At ESMO this year we presented the final overall survival analysis and what that showed is that there continues to be an overall survival benefit that’s clinically meaningful, specifically in the PD-L1 immune cell positive patient population. At the first analysis we did not see a statistically significant benefit in the intent to treat patient population but there was almost a 10 month improvement in overall survival in the PD-L1 immune cell patient population. We did not formally test that but the magnitude of that benefit is quite clinically meaningful.

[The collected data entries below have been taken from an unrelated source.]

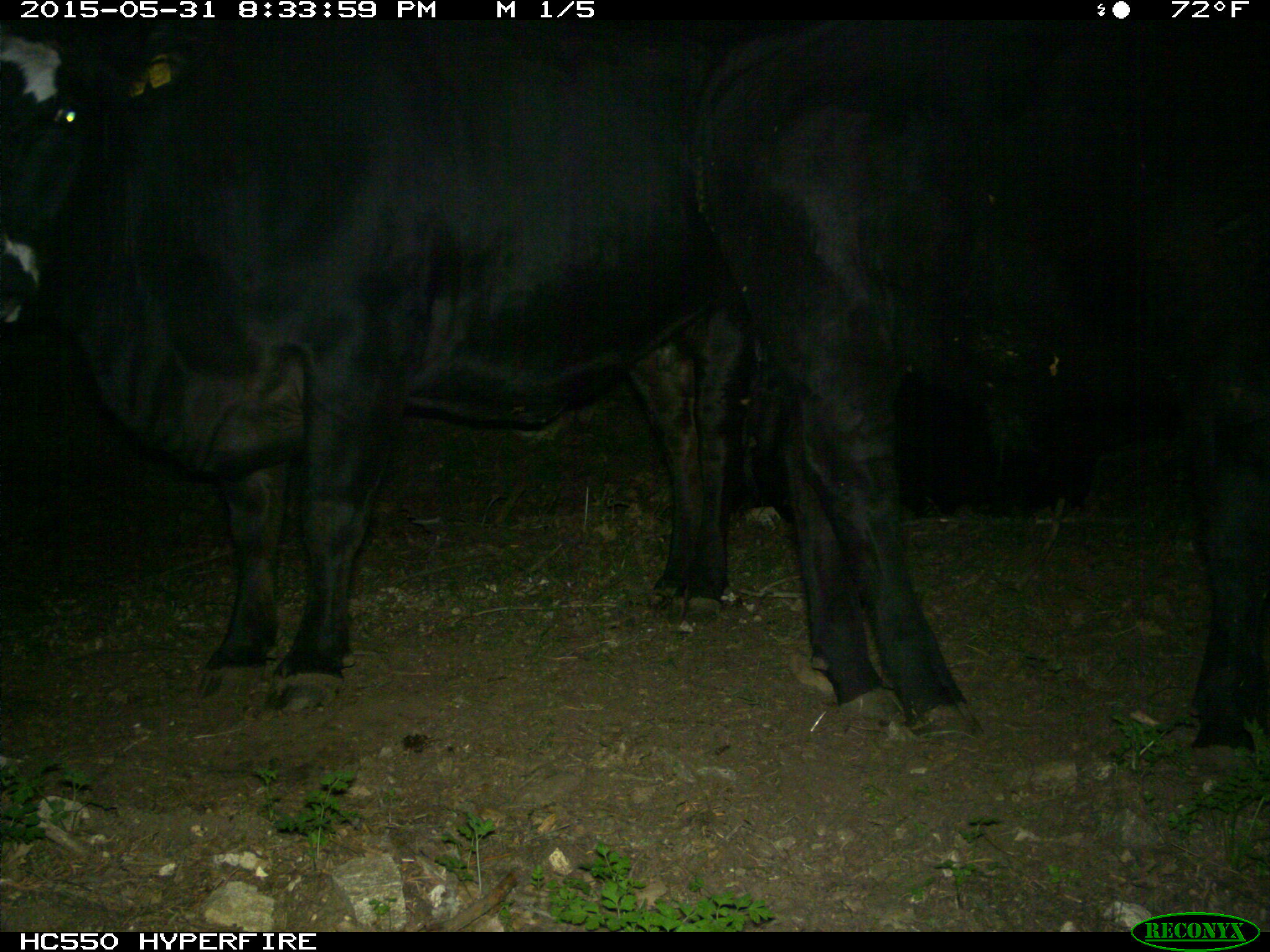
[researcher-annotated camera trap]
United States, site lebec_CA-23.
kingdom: Animalia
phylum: Chordata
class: Mammalia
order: Artiodactyla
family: Bovidae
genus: Bos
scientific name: Bos taurus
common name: domestic cow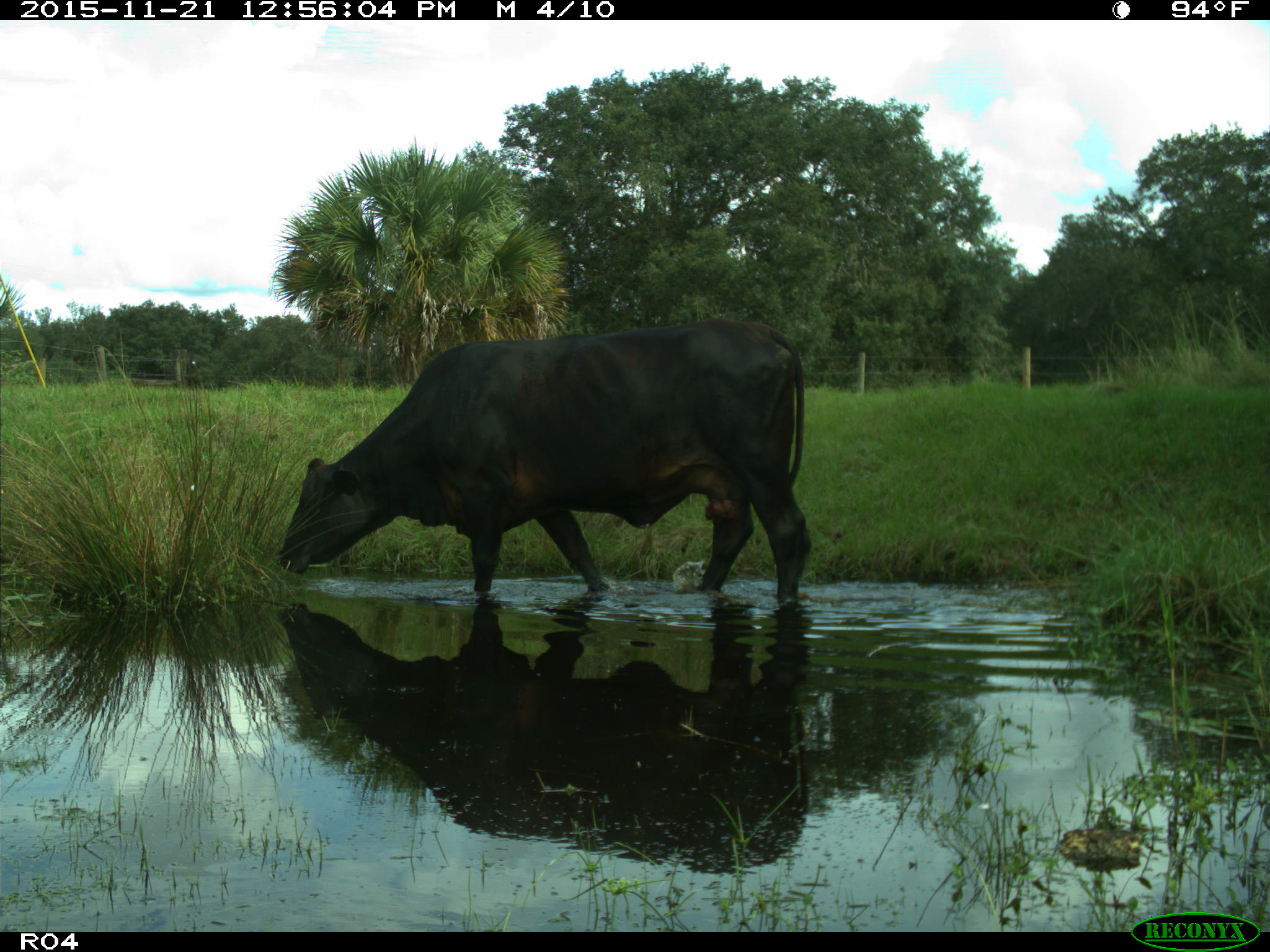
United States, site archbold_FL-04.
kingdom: Animalia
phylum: Chordata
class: Mammalia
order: Artiodactyla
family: Bovidae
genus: Bos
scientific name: Bos taurus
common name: domestic cow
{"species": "Bos taurus (domestic cow)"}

Now, at this final overall survival analysis we see a 7.5 month improvement in overall survival specifically in the PD-L1 immune cell patient population. That again cannot be formally tested statistically due to the hierarchical design but it’s quite a meaningful improvement in overall survival for this particular patient population. If you look at three-year overall survival rates for the control patient population it’s 22% and it increases actually to 36% in the immune cell PD-L1 positive patient population. So this agent has one of the few capabilities of prolonging survival for those patients who are fortunate enough to respond to it.

From a safety point of view the drug is quite well tolerated. In the group of patients who received atezolizumab with nab-paclitaxel there were greater numbers of adverse events including serious adverse events and immune related adverse events but these tend to be of low grade and generally didn’t result in treatment discontinuation. The exception to this was the development of neuropathy in patients who continued to receive nab-paclitaxel but that was not an immune related event and you could simply discontinue the chemotherapy.

So, overall, patients fortunate enough to respond live longer, enjoy a good quality of life and are able to maintain their functioning in the roles that are important to them. So overall a very good treatment option for the patients who have PD-L1 positive triple negative breast cancer.

What are the clinical implications of this study?

Currently right now the combination of atezolizumab and nab-paclitaxel is approved by health authorities in many parts of the world for patients with incurable triple negative breast cancer that is PD-L1 positive. Given the fact that we do see a clinically meaningful benefit in overall survival I’m hopeful that that will continue to remain an option for patients because it’s quite striking how well patients who benefit from this drug continue to do while receiving it.